Beneath this instruction is a listing; write out exactly the line that contains "order: Passeriformes" and each line after it to the last.

▶

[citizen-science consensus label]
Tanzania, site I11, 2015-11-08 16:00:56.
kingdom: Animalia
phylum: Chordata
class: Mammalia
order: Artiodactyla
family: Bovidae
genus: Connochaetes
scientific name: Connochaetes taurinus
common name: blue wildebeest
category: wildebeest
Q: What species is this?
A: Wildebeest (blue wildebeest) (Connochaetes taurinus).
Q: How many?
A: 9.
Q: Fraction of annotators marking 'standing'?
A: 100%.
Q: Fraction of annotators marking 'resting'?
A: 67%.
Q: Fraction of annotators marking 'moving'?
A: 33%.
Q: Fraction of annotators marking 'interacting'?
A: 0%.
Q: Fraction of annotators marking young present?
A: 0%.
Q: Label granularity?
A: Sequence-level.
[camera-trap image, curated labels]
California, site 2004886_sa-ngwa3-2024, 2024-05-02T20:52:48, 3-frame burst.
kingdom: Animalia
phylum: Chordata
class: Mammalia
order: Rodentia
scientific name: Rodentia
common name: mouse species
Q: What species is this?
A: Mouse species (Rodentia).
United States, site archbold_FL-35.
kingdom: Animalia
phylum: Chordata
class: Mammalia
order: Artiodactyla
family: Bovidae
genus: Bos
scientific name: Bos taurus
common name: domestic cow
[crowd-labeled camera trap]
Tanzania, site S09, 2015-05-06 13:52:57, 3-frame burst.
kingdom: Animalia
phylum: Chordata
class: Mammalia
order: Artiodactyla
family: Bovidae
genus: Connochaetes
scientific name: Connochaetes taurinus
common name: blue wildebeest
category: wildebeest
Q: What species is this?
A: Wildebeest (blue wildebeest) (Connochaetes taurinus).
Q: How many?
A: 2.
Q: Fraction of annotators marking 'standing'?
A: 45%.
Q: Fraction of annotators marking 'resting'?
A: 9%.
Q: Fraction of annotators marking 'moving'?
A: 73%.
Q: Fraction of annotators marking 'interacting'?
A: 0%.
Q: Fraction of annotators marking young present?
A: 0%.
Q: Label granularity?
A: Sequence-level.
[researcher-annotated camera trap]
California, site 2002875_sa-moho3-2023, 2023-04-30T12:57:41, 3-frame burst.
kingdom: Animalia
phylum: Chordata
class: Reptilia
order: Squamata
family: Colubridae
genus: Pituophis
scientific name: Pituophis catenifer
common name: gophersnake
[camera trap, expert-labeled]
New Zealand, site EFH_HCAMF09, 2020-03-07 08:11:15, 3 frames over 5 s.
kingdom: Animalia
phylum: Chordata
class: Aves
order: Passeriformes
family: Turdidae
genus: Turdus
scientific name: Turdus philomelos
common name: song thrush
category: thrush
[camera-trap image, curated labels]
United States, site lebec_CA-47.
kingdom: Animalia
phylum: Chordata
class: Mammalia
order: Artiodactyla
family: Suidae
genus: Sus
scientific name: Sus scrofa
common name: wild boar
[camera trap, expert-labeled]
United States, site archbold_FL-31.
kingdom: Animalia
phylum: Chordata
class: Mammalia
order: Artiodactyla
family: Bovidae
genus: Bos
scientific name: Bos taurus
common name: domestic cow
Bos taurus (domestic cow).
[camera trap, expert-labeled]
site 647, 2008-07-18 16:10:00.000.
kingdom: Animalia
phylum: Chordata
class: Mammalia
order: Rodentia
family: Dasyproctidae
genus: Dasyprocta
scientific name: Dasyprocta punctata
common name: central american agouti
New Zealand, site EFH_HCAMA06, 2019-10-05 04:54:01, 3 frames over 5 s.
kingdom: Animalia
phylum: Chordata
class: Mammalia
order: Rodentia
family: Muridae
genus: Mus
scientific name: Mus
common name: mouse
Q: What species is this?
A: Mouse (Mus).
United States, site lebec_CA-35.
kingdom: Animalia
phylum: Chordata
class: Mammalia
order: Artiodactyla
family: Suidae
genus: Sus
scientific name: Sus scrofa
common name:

◀

Answer for the task ->
order: Passeriformes
family: Turdidae
genus: Turdus
scientific name: Turdus philomelos
common name: song thrush
category: thrush
[camera-trap image, curated labels]
United States, site lebec_CA-47.
kingdom: Animalia
phylum: Chordata
class: Mammalia
order: Artiodactyla
family: Suidae
genus: Sus
scientific name: Sus scrofa
common name: wild boar
[camera trap, expert-labeled]
United States, site archbold_FL-31.
kingdom: Animalia
phylum: Chordata
class: Mammalia
order: Artiodactyla
family: Bovidae
genus: Bos
scientific name: Bos taurus
common name: domestic cow
Bos taurus (domestic cow).
[camera trap, expert-labeled]
site 647, 2008-07-18 16:10:00.000.
kingdom: Animalia
phylum: Chordata
class: Mammalia
order: Rodentia
family: Dasyproctidae
genus: Dasyprocta
scientific name: Dasyprocta punctata
common name: central american agouti
New Zealand, site EFH_HCAMA06, 2019-10-05 04:54:01, 3 frames over 5 s.
kingdom: Animalia
phylum: Chordata
class: Mammalia
order: Rodentia
family: Muridae
genus: Mus
scientific name: Mus
common name: mouse
Q: What species is this?
A: Mouse (Mus).
United States, site lebec_CA-35.
kingdom: Animalia
phylum: Chordata
class: Mammalia
order: Artiodactyla
family: Suidae
genus: Sus
scientific name: Sus scrofa
common name:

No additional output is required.